**EXTRAIT:**

Le dualisme interactionniste ou dualisme cartésien

René Descartes, une figure du dualisme interactionniste

Le philosophe dualiste interactionniste affirme que :

  1. les états mentaux sont de nature différente des états physiques (dualisme des états) ;
  2. les états mentaux causent les états physiques (principe de causalité mentale).

C’est en ce sens qu’il est « interactionniste » : les substances mentales interagissent avec les substances physiques, les premières causant les secondes. Par exemple, la soif (substance mentale) cause l’activité des neurones qui à son tour conduit au mouvement du bras qui saisit le verre d’eau (événement physique).

Cette position a été défendue par René Descartes, dans Les méditations touchant la première philosophie (1647). Pour défendre la dualité des substances mentales et physiques, Descartes avance l’argument modal suivant [1] :

  1. Il est possible de concevoir les états mentaux sans concevoir les états physiques : chacun a une connaissance claire des états mentaux sans connaitre les états physiques qui s’y rapportent.
  2. Si on peut concevoir de manière claire et distincte les états mentaux sans les états physiques, alors il est métaphysiquement possible que les états mentaux existent sans les états physiques, ou que les états mentaux puissent être séparés des états physiques.
  3. Par conséquent, les états mentaux n’appartiennent pas à la substance physique ou corporelle.

Pour justifier l’interactionnisme des substances, Descartes élabore une théorie complexe et conclut que les deux substances considérées interagissent dans une partie du cerveau nommée la glande pinéale.

La thèse dualiste interactionniste a été soumise, depuis sa naissance, à de vives critiques. Le principal reproche qui a été fait à cette thèse est qu’elle entre en contradiction avec le principe de clôture causale, nomologique[2] et explicative du domaine physique. Selon ce principe, largement accepté dans la science contemporaine, tout effet physique doit avoir une cause physique et doit avoir une explication physique ; dans cette perspective, le mouvement du bras dans l’exemple ci-dessus ne peut pas être causé par un événement non physique (la soif) comme le supposent les dualistes.

Les thèses opposées sont[3] :

  • la version fonctionnaliste du physicalisme (refus de distinguer entre états mentaux et états physiques) : thèse moderne, qui admet plusieurs formulations (réductionnisme ontologique, physicalisme réductionniste, externalisme physique...)

**EXERCICE PROPOSÉ 1:** Relevez, dans l'extrait consacré au dualisme interactionniste, tous les adjectifs qui qualifient le principe de clôture du domaine physique.
Les enregistrements qui suivent l'extrait n'ont aucun lien avec celui-ci.

**ENREGISTREMENTS FOURNIS:**
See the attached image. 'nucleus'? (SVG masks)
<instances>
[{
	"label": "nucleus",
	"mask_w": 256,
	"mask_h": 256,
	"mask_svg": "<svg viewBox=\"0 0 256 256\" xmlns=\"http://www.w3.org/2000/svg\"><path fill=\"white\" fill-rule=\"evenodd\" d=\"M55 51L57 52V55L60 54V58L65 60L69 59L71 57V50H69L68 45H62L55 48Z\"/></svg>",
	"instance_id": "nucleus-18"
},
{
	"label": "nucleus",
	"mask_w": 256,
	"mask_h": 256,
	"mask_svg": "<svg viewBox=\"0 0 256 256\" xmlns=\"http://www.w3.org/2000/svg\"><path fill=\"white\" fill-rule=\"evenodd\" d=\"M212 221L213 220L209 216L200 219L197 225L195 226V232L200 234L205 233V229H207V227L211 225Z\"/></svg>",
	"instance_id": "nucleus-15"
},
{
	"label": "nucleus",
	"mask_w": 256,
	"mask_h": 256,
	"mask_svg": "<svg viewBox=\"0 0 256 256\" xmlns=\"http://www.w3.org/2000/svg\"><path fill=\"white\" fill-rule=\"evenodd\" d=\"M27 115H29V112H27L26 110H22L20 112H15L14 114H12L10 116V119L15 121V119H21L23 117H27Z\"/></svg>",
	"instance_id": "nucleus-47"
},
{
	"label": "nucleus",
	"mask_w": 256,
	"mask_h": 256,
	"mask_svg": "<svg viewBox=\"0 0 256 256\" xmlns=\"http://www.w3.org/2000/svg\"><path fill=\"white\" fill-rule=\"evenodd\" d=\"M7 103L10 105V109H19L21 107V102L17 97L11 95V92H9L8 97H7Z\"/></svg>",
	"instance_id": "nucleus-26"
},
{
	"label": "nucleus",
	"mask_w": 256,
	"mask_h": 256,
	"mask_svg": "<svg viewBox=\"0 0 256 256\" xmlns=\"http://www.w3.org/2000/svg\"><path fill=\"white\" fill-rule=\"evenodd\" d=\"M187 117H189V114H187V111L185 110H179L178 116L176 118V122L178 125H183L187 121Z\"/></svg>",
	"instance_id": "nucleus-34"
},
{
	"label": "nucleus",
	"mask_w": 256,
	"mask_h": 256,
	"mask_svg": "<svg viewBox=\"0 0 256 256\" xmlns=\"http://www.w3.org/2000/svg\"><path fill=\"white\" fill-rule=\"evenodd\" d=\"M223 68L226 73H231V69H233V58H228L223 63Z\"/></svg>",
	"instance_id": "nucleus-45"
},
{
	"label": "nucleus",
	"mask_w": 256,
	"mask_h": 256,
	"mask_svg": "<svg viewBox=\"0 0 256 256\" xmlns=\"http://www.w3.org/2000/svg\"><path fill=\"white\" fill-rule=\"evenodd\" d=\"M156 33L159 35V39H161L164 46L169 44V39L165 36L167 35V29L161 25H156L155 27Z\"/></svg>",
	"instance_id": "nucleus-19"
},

**EXERCICE PROPOSÉ 2:** Transcrivez les lignes des enregistrements d'annotation « nucleus » en un tableau Markdown à deux colonnes, « n° » pour le numéro de ligne et « Ligne » pour son texte, sans les lignes vides.

**RÉPONSE ATTENDUE 1:** causale, nomologique, explicative

**RÉPONSE ATTENDUE 2:**
| n° | Ligne |
|---|---|
| 1 | See the attached image. 'nucleus'? (SVG masks) |
| 2 | <instances> |
| 3 | [{ |
| 4 | 	"label": "nucleus", |
| 5 | 	"mask_w": 256, |
| 6 | 	"mask_h": 256, |
| 7 | 	"mask_svg": "<svg viewBox=\"0 0 256 256\" xmlns=\"http://www.w3.org/2000/svg\"><path fill=\"white\" fill-rule=\"evenodd\" d=\"M55 51L57 52V55L60 54V58L65 60L69 59L71 57V50H69L68 45H62L55 48Z\"/></svg>", |
| 8 | 	"instance_id": "nucleus-18" |
| 9 | }, |
| 10 | { |
| 11 | 	"label": "nucleus", |
| 12 | 	"mask_w": 256, |
| 13 | 	"mask_h": 256, |
| 14 | 	"mask_svg": "<svg viewBox=\"0 0 256 256\" xmlns=\"http://www.w3.org/2000/svg\"><path fill=\"white\" fill-rule=\"evenodd\" d=\"M212 221L213 220L209 216L200 219L197 225L195 226V232L200 234L205 233V229H207V227L211 225Z\"/></svg>", |
| 15 | 	"instance_id": "nucleus-15" |
| 16 | }, |
| 17 | { |
| 18 | 	"label": "nucleus", |
| 19 | 	"mask_w": 256, |
| 20 | 	"mask_h": 256, |
| 21 | 	"mask_svg": "<svg viewBox=\"0 0 256 256\" xmlns=\"http://www.w3.org/2000/svg\"><path fill=\"white\" fill-rule=\"evenodd\" d=\"M27 115H29V112H27L26 110H22L20 112H15L14 114H12L10 116V119L15 121V119H21L23 117H27Z\"/></svg>", |
| 22 | 	"instance_id": "nucleus-47" |
| 23 | }, |
| 24 | { |
| 25 | 	"label": "nucleus", |
| 26 | 	"mask_w": 256, |
| 27 | 	"mask_h": 256, |
| 28 | 	"mask_svg": "<svg viewBox=\"0 0 256 256\" xmlns=\"http://www.w3.org/2000/svg\"><path fill=\"white\" fill-rule=\"evenodd\" d=\"M7 103L10 105V109H19L21 107V102L17 97L11 95V92H9L8 97H7Z\"/></svg>", |
| 29 | 	"instance_id": "nucleus-26" |
| 30 | }, |
| 31 | { |
| 32 | 	"label": "nucleus", |
| 33 | 	"mask_w": 256, |
| 34 | 	"mask_h": 256, |
| 35 | 	"mask_svg": "<svg viewBox=\"0 0 256 256\" xmlns=\"http://www.w3.org/2000/svg\"><path fill=\"white\" fill-rule=\"evenodd\" d=\"M187 117H189V114H187V111L185 110H179L178 116L176 118V122L178 125H183L187 121Z\"/></svg>", |
| 36 | 	"instance_id": "nucleus-34" |
| 37 | }, |
| 38 | { |
| 39 | 	"label": "nucleus", |
| 40 | 	"mask_w": 256, |
| 41 | 	"mask_h": 256, |
| 42 | 	"mask_svg": "<svg viewBox=\"0 0 256 256\" xmlns=\"http://www.w3.org/2000/svg\"><path fill=\"white\" fill-rule=\"evenodd\" d=\"M223 68L226 73H231V69H233V58H228L223 63Z\"/></svg>", |
| 43 | 	"instance_id": "nucleus-45" |
| 44 | }, |
| 45 | { |
| 46 | 	"label": "nucleus", |
| 47 | 	"mask_w": 256, |
| 48 | 	"mask_h": 256, |
| 49 | 	"mask_svg": "<svg viewBox=\"0 0 256 256\" xmlns=\"http://www.w3.org/2000/svg\"><path fill=\"white\" fill-rule=\"evenodd\" d=\"M156 33L159 35V39H161L164 46L169 44V39L165 36L167 35V29L161 25H156L155 27Z\"/></svg>", |
| 50 | 	"instance_id": "nucleus-19" |
| 51 | }, |